#### Passage for review
Over recent years, the public’s awareness of the impact of pollution and climate change has grown. As a result of this, big industry has been forced by governments and consumers alike to step up its game in reducing plastic usage, finding ways to recycle potentially toxic items like chemicals, aluminium or plastics, and mitigating their own carbon footprint. By studying the patenting activity of companies, it’s easy to see who is putting their money on the table and investing in this area, rather than just ‘talking the talk’.
Unilever, Nestlé and Coca-Cola were some of the well-known corporations that were recently named and shamed by international development agency, Tearfund. Contributing 3 million tonnes (Coca-Cola), 1.7 million tonnes (Nestlé) and 610,000 tonnes (Unilever) of plastic packaging in 2018. All 3 companies have since pledged to drastically reduce their plastic footprint over the next 5-10 years. Coca-Cola’s World Without Waste strategy, for example, aims to collect a bottle or can for each one sold by 2030. This is good news for Norway-based company Tomra which dominates the market for vending machines that collect containers for recycling (shares in Tomra have unsurprisingly tripled over the past three years!).

Spatial grounding records:
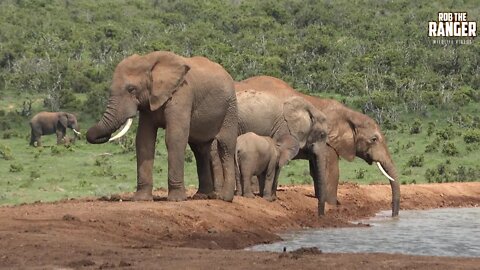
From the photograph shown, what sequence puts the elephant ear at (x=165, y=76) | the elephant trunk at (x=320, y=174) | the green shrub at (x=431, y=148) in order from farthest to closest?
the green shrub at (x=431, y=148) < the elephant trunk at (x=320, y=174) < the elephant ear at (x=165, y=76)

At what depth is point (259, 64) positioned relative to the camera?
47.2 meters

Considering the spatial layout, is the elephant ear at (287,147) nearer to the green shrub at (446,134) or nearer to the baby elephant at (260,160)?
the baby elephant at (260,160)

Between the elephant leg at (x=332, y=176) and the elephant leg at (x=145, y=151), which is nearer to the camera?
the elephant leg at (x=145, y=151)

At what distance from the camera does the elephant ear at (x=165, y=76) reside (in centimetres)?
1482

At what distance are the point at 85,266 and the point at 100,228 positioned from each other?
10.1 feet

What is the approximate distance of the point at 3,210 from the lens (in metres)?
13.5

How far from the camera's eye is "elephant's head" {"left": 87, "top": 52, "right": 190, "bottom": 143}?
1455cm

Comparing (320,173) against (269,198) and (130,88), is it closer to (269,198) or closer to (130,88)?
(269,198)

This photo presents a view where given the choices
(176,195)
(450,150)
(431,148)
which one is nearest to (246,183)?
(176,195)

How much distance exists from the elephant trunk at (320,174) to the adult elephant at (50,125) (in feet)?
54.1

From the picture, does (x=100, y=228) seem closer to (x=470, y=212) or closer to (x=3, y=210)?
(x=3, y=210)

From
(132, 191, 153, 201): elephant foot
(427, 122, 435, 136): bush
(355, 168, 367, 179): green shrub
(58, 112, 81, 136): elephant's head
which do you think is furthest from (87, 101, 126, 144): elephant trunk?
(427, 122, 435, 136): bush

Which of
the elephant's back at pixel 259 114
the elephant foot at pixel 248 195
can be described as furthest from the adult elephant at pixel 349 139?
the elephant foot at pixel 248 195
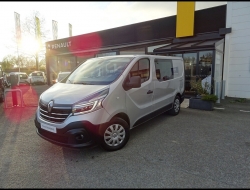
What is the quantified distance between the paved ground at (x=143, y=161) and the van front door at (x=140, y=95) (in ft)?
1.86

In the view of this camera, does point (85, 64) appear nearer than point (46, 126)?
No

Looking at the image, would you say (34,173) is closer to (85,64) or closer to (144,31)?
(85,64)

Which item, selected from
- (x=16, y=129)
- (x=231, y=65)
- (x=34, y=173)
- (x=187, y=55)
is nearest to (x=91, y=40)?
(x=187, y=55)

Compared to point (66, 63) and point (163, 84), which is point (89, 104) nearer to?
point (163, 84)

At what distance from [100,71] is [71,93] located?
0.98 metres

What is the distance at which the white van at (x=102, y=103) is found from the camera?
2928mm

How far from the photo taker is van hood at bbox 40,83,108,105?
3.01m

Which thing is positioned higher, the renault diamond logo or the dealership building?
the dealership building

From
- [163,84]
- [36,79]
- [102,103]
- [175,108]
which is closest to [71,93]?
[102,103]

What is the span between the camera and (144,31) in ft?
38.5

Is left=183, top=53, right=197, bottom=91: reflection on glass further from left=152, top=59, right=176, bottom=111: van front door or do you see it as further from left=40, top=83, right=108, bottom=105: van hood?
left=40, top=83, right=108, bottom=105: van hood

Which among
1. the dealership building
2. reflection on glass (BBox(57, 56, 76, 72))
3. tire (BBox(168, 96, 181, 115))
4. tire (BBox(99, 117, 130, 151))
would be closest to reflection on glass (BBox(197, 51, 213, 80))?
the dealership building

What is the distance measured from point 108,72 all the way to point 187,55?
6894 mm

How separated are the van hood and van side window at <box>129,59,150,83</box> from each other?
870mm
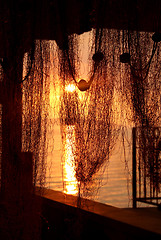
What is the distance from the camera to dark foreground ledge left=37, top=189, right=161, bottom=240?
171cm

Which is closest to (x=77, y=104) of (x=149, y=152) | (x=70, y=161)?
(x=70, y=161)

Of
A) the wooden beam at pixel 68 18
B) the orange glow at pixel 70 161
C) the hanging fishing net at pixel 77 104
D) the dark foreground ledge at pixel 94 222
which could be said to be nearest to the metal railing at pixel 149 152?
the hanging fishing net at pixel 77 104

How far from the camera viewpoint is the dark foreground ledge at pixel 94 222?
1.71m

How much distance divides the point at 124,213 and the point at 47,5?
1345mm

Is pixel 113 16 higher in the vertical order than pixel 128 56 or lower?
higher

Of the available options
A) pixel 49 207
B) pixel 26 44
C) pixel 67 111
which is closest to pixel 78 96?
pixel 67 111

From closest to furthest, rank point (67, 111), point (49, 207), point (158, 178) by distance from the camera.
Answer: point (67, 111) → point (158, 178) → point (49, 207)

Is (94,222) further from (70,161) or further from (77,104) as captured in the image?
(77,104)

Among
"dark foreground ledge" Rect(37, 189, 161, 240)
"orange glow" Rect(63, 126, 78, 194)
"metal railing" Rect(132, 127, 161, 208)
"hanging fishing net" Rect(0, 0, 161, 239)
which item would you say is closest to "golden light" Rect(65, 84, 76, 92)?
"hanging fishing net" Rect(0, 0, 161, 239)

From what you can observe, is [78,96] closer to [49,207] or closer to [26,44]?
[26,44]

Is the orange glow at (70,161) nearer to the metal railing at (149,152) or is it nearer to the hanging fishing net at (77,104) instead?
the hanging fishing net at (77,104)

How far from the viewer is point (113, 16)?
190cm

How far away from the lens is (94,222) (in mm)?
1950

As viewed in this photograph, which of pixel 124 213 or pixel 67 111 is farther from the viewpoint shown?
pixel 124 213
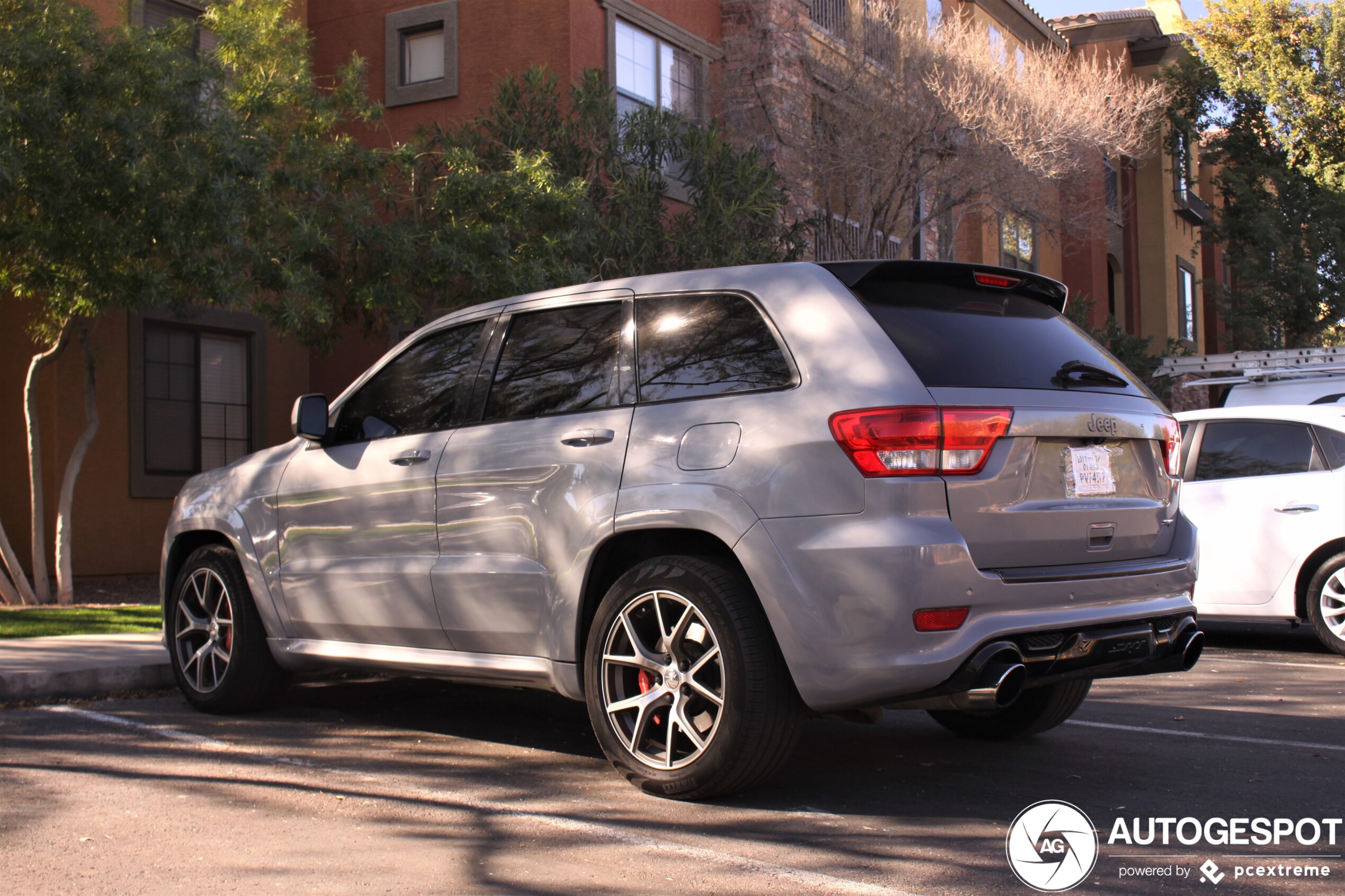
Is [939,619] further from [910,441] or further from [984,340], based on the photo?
[984,340]

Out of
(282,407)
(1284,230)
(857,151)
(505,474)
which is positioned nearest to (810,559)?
(505,474)

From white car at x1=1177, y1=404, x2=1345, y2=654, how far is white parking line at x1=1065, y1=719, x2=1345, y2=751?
3.07 meters

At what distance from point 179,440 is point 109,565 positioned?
5.45 feet

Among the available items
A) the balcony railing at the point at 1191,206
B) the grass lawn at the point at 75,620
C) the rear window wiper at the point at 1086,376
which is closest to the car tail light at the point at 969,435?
the rear window wiper at the point at 1086,376

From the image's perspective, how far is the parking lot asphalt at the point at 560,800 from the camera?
384 centimetres

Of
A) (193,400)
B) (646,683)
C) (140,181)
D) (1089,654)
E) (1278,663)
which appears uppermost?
(140,181)

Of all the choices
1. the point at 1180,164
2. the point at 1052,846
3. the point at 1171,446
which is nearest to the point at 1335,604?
the point at 1171,446

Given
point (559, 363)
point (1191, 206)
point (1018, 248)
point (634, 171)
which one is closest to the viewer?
point (559, 363)

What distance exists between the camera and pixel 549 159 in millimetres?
12500

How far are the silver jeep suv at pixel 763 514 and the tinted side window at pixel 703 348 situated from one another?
1 cm

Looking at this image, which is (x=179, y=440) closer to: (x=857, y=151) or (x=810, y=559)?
(x=857, y=151)

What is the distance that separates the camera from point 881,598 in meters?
4.12

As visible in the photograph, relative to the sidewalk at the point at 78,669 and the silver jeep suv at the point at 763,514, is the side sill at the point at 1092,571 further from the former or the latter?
the sidewalk at the point at 78,669

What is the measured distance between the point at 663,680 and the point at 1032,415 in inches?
63.1
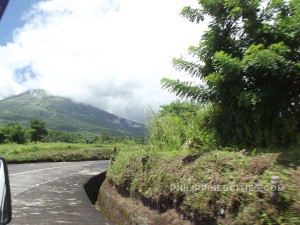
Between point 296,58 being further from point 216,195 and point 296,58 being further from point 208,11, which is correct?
point 216,195

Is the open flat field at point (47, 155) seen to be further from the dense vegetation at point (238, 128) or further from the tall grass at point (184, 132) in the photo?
the dense vegetation at point (238, 128)

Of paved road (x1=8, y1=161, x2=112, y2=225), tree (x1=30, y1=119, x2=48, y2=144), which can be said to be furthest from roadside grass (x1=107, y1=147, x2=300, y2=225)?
tree (x1=30, y1=119, x2=48, y2=144)

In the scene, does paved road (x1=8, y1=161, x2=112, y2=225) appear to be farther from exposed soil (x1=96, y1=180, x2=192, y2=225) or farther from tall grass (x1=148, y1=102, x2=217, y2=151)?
tall grass (x1=148, y1=102, x2=217, y2=151)

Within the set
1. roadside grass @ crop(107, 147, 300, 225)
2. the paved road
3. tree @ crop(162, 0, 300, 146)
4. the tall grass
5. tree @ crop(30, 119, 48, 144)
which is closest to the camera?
roadside grass @ crop(107, 147, 300, 225)

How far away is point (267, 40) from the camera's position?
21.7 ft

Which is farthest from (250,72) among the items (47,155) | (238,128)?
(47,155)

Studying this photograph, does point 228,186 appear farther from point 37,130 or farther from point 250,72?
point 37,130

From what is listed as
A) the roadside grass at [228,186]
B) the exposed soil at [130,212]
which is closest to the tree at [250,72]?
the roadside grass at [228,186]

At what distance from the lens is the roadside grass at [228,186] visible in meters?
3.97

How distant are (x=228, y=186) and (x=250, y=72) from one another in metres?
2.33

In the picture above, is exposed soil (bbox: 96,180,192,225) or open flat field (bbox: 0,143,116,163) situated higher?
open flat field (bbox: 0,143,116,163)

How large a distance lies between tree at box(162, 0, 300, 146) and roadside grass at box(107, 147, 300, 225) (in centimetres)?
88

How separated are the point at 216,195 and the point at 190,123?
4.21 m

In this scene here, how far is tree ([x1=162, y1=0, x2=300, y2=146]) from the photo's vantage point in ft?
19.7
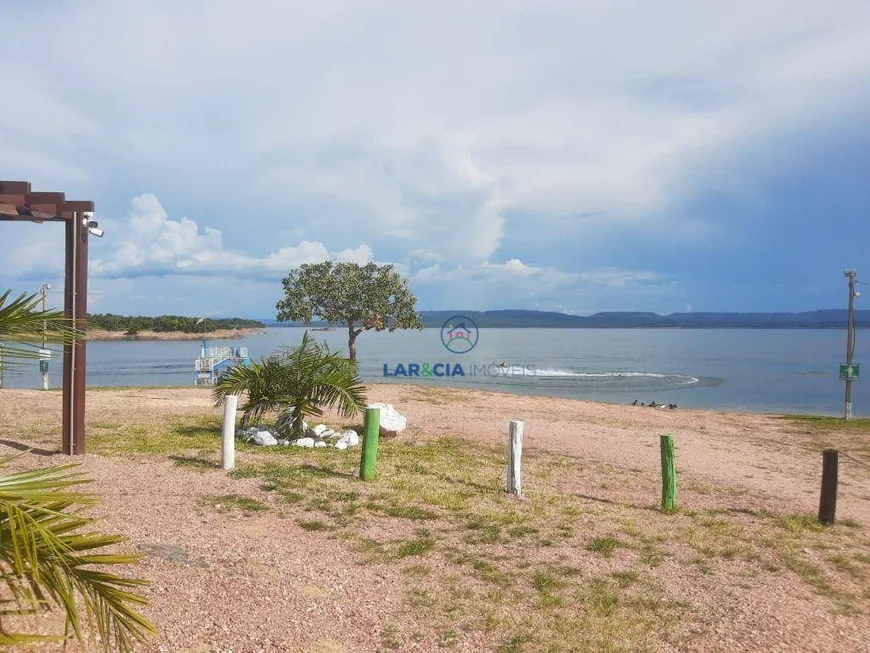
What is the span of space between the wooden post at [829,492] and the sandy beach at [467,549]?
0.22 m

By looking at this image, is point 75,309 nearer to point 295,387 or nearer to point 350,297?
point 295,387

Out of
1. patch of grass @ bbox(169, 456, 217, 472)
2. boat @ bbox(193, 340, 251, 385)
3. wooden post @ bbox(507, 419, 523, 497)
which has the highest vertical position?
wooden post @ bbox(507, 419, 523, 497)

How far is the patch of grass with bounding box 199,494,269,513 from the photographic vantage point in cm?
779

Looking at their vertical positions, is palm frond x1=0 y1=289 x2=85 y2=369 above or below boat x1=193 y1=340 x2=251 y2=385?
above

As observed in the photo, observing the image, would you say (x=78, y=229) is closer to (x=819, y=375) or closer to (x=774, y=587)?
(x=774, y=587)

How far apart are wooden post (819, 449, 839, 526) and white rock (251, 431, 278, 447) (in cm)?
897

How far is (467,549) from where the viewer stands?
685cm

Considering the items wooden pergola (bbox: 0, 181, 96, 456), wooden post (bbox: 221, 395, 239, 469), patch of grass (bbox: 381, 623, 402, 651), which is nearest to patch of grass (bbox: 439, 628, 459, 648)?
patch of grass (bbox: 381, 623, 402, 651)

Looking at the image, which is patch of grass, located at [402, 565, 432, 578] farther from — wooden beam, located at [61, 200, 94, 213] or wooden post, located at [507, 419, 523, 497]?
wooden beam, located at [61, 200, 94, 213]

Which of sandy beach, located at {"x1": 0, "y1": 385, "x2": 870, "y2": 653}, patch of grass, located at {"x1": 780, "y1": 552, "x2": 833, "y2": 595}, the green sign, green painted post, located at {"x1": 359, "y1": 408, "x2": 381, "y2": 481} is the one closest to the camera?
sandy beach, located at {"x1": 0, "y1": 385, "x2": 870, "y2": 653}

#### Exercises to complete
A. In the passage about industry and plastic waste, how much plastic packaging did Nestlé contribute in 2018?
B. Keep going with the passage about industry and plastic waste, picking up right after its last sentence.
The records have nothing to do with this.

#### Responses by task
A. 1.7 million tonnes.

B.
Meanwhile, other companies like BP are trying to find fixes internally, BP has described their new chemical recycling process as a “game changer” and plans to commercialise it by 2025.
Patenting activity in solid waste management
Solid waste management is the handling of discarded materials; including paper, plastic, glass, electronics, food, chemicals etc.
Although we have always produced waste, the rapid growth of the world population, currently at 7.7 billion, coupled with societies becoming richer and more consumeristic has given rise to a ‘throwaway’ culture. To protect the public and the environment from the harmful side effects of waste, research and development into solid waste management is crucial to establish new production and consumption patterns.
In a recent article with Women’s IP World, Minesoft’s Moira Sivills and Caitlin Kavanagh used PatBase and PatBase Analytics V2 to show the key trends in climate mitigation technologies related to solid waste management, especially over the period 2012 to 2019. The dataset used consists of CPC classification codes such as waste collection, transportation, transfer or storage, waste processing or separation, landfill technologies, bio-organic fraction processing and reuse, recycling or recovery technologies.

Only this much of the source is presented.